Colonel Reginald Henry Phillimore (19 June 1879 – 30 October 1964) was a Surveyor General in India who wrote a five volume history of the Survey of India including a comprehensive history of the Great Trigonometrical Survey.

Phillimore was born in Ireland, the son of Admiral Henry Bourchier Phillimore and Anne Ellen Bourdillon. He became Queen's scholar of Westminster and joined the Woolwich Academy and joined the Royal Engineers in June 1898. He went to India in September 1900 and served with the Madras Sappers and Miners at Malakand and Swat. In June 1903, he joined the Survey of India and was involved in surveys in Burma and Assam. In 1914 he joined military duty and served in France and Salonica where he was involved in improving maps of the region, developing methods to determine distance for artillery targeting by sound-ranging and flash-spotting. He was promoted Brevet Lieutenant-Colonel and received a DSO. After the war he returned to become director of the Burma Circle of the survey of India.
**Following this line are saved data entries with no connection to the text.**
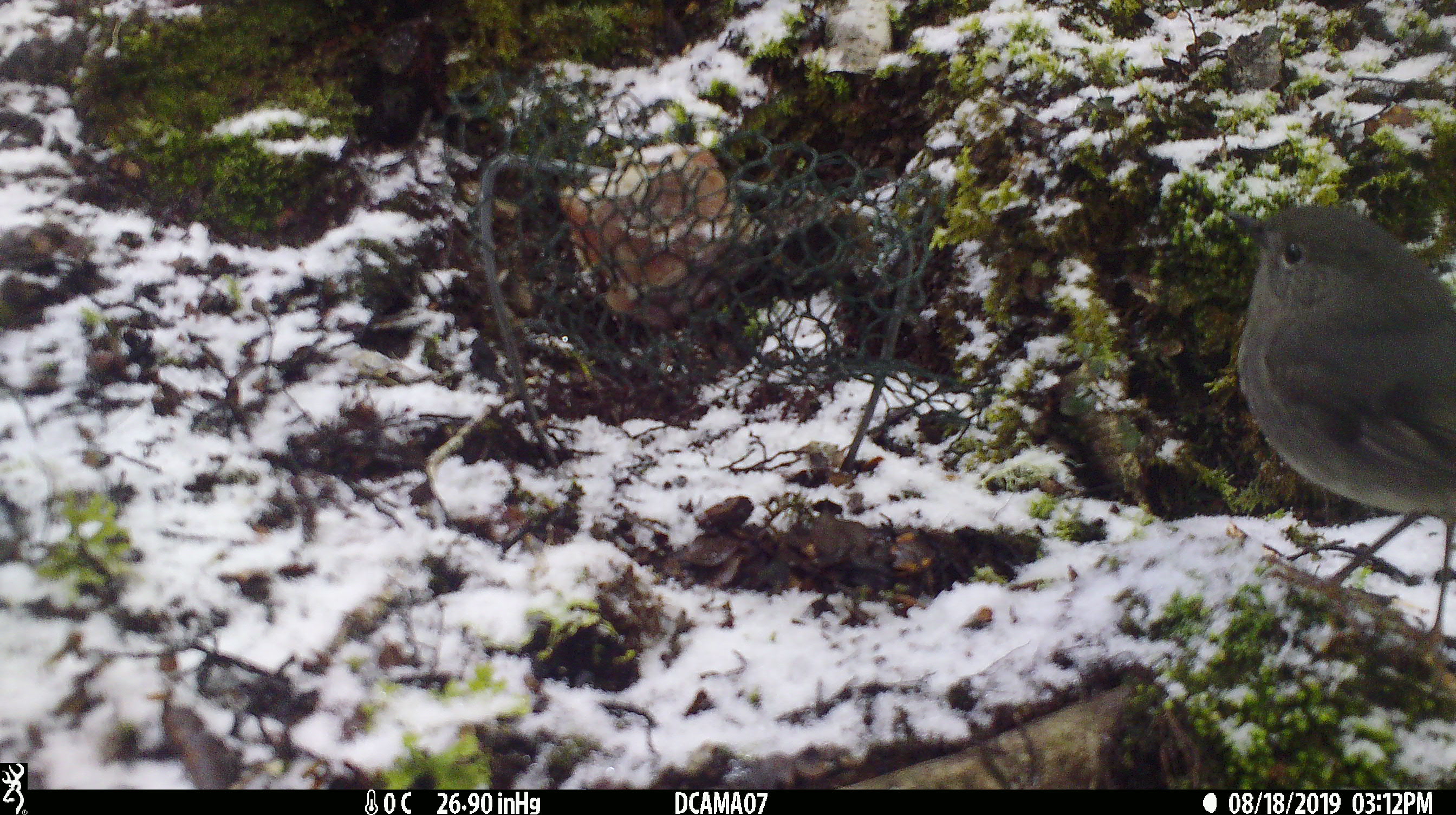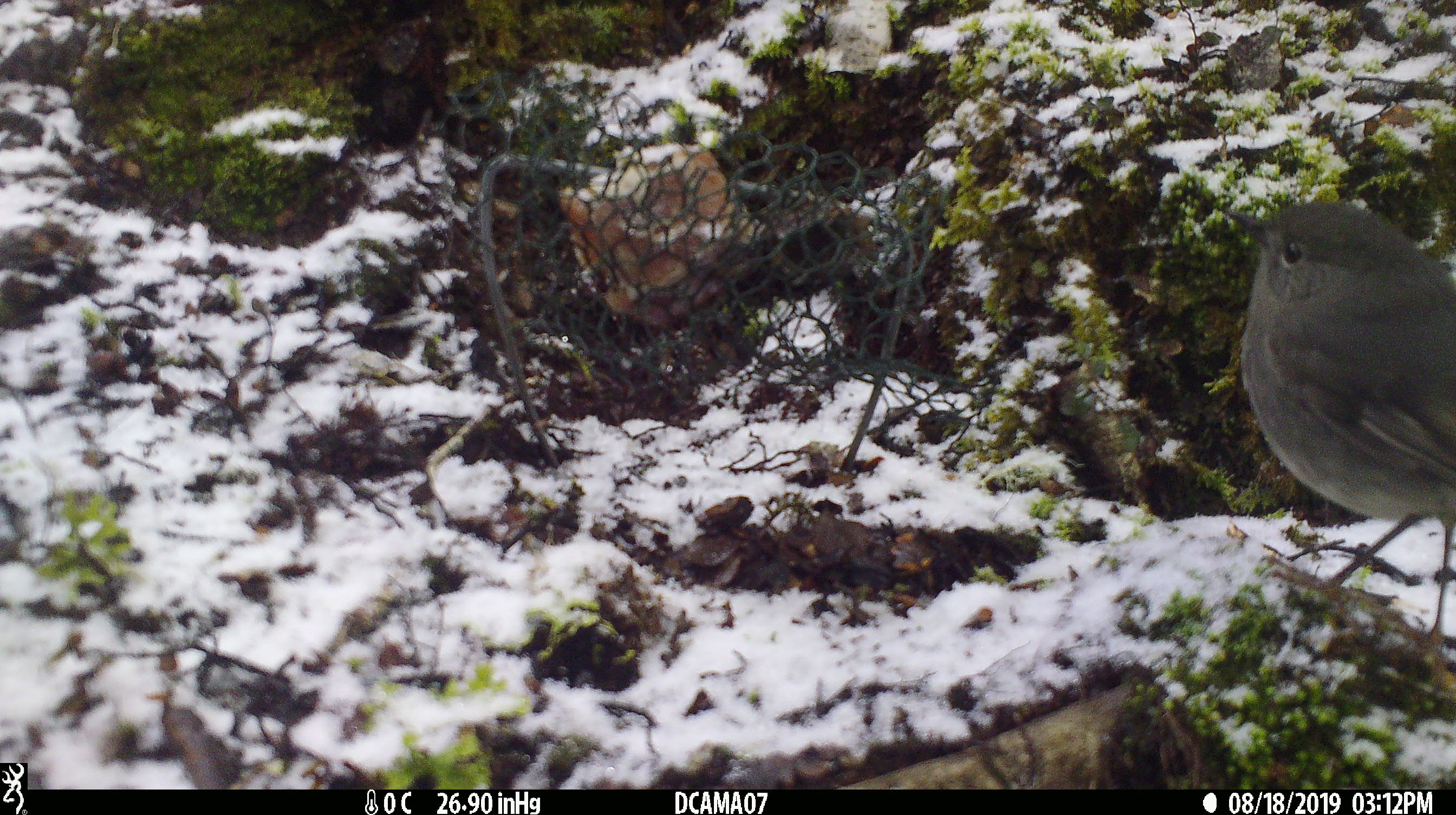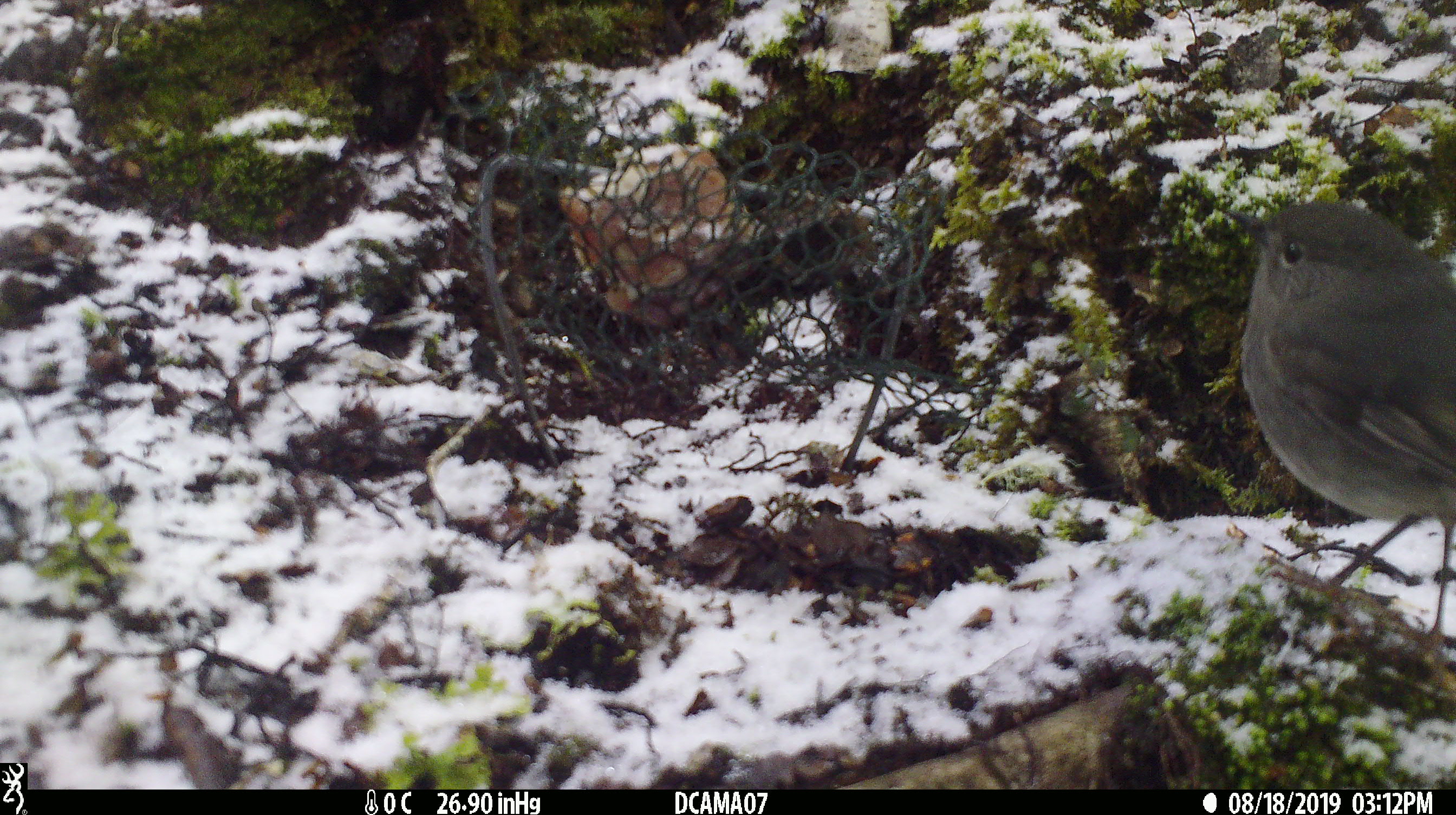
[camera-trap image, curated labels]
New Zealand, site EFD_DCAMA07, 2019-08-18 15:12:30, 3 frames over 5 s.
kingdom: Animalia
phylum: Chordata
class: Aves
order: Passeriformes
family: Petroicidae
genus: Petroica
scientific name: Petroica australis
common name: new zealand robin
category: robin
He then directed the eastern and northern Circles and from 1928 to 1930 he was director of the frontier Circle. He acted as Surveyor-General for a year and was in charge of map publication at Calcutta. He served finally at the Dehra Dun geodetic branch of the Survey of India before retiring in 1934. He then began to work on a history of surveying and map-making in India based on the archives held in Dehra Dun. He was a founding member of the Himalayan Club in 1928. During World War II, he briefly returned to military duty and worked at Shimla. He was appointed CIE in 1944.

After his career in the Royal Engineers and Survey of India, Phillimore authored several articles on early surveying and map-making in India. He died in India in 1964. He died at Gulmarg and he was buried with military honours at Srinagar. He was married to Eileen Elizabeth, daughter of Samuel Crosthwait in 1910. They had no children.